Sophia was a singer, pianist and most notably, a harp player. It was for this that she wrote most of her music, including this one – the first movement of Sonata No. 3 in C minor, Op 2.
♫ Dussek S - Sonata No. 3 in C minor Op 2 (1)
MARIA SZYMANOWSKA was born Maria Wolowska in Warsaw, Poland.
Somewhere along the line she married Józef Szymanowski and they had three kids. They then split and later Jó died of cholera and Maria made a (very successful) living touring Europe as a concert pianist.
She eventually ended up in St Petersburg as a court pianist. Her compositions were mostly for the piano, as this one is. Nocturne in B-Flat Major.
Maria Szymanowska - Nocturne in B-Flat Major
ÉLISABETH JACQUET was born in Paris with a lot more names than that, as was the style at the time.

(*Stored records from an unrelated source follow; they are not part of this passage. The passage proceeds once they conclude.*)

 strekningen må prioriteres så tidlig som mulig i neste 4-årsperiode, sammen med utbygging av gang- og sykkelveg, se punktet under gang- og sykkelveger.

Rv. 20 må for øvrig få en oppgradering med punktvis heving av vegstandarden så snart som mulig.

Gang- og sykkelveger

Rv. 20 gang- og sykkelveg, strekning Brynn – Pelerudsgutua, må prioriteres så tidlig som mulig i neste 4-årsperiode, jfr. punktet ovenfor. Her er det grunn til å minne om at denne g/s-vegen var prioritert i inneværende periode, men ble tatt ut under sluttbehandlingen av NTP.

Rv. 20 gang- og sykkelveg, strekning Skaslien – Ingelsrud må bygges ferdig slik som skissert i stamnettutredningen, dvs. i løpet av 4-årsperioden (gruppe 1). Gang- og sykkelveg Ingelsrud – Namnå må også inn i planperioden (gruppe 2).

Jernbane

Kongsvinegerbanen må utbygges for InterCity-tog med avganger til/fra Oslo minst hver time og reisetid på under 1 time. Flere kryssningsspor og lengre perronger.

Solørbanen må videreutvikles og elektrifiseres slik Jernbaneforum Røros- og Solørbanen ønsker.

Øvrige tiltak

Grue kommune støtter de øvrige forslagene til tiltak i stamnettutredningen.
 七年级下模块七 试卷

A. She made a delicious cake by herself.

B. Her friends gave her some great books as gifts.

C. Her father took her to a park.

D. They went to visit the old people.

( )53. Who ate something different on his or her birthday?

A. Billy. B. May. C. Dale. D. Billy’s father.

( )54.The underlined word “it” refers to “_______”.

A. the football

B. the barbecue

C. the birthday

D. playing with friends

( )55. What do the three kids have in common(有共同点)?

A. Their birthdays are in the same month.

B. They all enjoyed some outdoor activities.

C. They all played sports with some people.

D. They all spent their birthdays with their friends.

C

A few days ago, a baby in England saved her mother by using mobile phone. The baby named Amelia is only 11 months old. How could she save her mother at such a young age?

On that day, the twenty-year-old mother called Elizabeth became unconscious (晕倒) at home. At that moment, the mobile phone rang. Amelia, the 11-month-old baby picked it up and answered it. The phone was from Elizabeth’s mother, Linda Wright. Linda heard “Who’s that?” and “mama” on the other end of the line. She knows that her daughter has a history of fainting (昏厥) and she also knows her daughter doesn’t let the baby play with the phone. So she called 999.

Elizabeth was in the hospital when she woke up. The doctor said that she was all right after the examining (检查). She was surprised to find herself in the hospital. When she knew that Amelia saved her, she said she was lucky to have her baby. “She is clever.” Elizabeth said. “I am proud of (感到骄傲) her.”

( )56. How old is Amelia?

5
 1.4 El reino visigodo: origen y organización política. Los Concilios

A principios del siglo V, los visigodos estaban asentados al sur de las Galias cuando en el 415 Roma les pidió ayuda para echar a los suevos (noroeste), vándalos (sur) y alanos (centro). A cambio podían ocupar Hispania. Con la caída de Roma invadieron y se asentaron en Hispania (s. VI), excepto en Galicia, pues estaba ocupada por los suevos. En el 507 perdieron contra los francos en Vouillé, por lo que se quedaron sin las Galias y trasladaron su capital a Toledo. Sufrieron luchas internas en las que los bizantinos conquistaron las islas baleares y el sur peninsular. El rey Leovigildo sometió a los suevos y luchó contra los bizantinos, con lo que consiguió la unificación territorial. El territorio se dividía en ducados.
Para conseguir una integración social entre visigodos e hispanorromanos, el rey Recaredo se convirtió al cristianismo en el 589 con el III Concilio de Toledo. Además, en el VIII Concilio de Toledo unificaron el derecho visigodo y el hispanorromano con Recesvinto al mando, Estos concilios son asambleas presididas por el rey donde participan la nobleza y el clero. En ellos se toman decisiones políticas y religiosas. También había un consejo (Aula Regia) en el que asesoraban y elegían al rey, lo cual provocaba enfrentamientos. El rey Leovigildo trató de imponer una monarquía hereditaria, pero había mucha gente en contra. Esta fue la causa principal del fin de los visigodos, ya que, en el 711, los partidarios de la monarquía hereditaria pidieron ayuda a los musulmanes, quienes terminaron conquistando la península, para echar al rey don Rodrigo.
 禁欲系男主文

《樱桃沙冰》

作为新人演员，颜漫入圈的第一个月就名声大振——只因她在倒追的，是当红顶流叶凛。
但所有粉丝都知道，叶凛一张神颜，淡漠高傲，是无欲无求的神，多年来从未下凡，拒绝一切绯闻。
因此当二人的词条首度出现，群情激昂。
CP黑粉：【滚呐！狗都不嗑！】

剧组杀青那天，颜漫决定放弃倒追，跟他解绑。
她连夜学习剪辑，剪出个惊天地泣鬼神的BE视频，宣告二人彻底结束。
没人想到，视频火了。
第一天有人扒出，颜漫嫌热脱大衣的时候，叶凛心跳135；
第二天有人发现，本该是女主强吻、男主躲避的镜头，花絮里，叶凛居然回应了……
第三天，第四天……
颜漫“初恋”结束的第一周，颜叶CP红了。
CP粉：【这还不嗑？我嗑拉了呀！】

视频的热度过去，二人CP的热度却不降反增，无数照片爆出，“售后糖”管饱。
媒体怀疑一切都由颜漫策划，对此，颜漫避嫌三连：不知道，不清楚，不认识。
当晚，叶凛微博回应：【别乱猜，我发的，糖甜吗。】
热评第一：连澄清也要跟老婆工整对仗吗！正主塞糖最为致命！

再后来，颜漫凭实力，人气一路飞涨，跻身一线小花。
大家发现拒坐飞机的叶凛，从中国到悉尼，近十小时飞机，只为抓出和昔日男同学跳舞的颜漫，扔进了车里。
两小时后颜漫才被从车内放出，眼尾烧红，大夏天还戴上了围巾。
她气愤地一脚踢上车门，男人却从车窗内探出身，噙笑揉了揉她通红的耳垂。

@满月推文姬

All the members of her family were musicians, or had some connection to music – instrument makers and so on – so it was only natural that she’d going into the family biz.
She was yet another prodigy, and even when she was young she performed for all the bigwigs, including the biggest wig of the lot, Louis IV (the self proclaimed sun king).
Later she suffered a series of tragedies, her husband, son, mother, father and brother all died of various diseases. She kept on trucking though, writing and performing. One of the things she wrote is the Violin Sonata No 1 in D Minor, the second movement.
The Russian Rag (Dance of the Wombats) is new to me. Thanks for this marvelous collection!
Posted by: Cop Car | Sunday, 12 April 2020 at 07:58 AM
My memory is on the fritz. (Waltz of the Wombats it is.
Posted by: Cop Car | Sunday, 12 April 2020 at 08:00 AM
So many excellent musicians through the generations around the world whose names are known only to a few and are not recognized among the popular of the general population.